+++ RECORDS SUPPLIED +++

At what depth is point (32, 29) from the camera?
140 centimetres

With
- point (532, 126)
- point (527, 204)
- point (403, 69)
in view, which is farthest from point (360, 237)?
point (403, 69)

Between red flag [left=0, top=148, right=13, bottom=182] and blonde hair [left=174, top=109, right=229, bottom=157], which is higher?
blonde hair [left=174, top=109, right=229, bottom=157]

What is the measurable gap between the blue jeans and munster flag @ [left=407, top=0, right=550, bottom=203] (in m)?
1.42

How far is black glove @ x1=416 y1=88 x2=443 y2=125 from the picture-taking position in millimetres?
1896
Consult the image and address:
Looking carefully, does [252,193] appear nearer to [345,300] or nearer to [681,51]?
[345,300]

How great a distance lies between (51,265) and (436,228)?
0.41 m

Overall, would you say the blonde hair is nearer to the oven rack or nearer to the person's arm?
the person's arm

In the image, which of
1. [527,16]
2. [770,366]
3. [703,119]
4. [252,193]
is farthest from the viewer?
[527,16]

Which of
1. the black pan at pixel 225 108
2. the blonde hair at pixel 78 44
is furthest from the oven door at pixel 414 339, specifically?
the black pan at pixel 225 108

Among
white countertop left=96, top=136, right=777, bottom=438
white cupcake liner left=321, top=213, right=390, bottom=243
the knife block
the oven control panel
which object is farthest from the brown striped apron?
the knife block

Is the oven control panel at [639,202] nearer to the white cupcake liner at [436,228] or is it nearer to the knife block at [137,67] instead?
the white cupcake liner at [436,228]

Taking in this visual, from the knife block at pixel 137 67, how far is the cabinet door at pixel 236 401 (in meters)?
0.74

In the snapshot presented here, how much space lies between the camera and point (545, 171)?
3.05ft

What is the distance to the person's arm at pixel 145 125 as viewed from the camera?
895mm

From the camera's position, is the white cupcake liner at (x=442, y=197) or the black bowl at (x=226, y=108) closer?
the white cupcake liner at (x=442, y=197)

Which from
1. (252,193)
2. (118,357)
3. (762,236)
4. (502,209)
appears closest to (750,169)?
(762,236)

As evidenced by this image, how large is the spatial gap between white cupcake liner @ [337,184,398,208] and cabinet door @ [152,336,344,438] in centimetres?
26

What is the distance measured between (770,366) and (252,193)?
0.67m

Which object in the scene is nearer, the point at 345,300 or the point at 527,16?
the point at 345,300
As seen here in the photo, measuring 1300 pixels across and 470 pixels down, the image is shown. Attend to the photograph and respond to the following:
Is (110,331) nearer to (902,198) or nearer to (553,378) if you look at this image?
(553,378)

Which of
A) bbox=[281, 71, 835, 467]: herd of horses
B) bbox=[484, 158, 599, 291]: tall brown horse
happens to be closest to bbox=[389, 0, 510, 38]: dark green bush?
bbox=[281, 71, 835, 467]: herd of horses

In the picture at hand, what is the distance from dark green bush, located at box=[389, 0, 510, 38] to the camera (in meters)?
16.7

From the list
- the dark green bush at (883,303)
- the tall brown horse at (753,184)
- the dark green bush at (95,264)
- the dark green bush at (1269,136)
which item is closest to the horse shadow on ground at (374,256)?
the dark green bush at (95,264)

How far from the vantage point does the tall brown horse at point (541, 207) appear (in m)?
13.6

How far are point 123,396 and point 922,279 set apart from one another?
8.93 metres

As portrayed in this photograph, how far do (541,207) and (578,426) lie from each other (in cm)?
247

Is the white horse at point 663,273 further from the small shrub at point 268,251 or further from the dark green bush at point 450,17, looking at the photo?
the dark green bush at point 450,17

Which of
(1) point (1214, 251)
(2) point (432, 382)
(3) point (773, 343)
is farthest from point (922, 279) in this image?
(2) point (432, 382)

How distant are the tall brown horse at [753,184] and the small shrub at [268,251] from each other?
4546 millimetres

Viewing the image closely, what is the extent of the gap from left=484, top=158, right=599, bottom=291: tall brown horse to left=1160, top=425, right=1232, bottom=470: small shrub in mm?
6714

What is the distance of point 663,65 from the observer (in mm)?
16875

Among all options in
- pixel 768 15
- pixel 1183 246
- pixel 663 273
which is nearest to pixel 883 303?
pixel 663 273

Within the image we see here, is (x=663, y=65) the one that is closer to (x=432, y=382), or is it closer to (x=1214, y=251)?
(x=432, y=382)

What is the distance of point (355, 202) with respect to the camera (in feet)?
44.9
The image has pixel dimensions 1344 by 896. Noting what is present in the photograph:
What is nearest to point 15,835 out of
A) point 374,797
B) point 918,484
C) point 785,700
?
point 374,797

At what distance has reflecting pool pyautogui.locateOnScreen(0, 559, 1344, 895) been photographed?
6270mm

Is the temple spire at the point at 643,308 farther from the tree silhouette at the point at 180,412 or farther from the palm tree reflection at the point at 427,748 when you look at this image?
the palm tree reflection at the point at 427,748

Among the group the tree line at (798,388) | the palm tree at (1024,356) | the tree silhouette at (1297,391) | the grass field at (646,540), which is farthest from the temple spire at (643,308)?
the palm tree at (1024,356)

+++

## TASK DIRECTIONS
Please count the lines of the listing above that contain the string "reflection". Give only the number.

## REPLY
2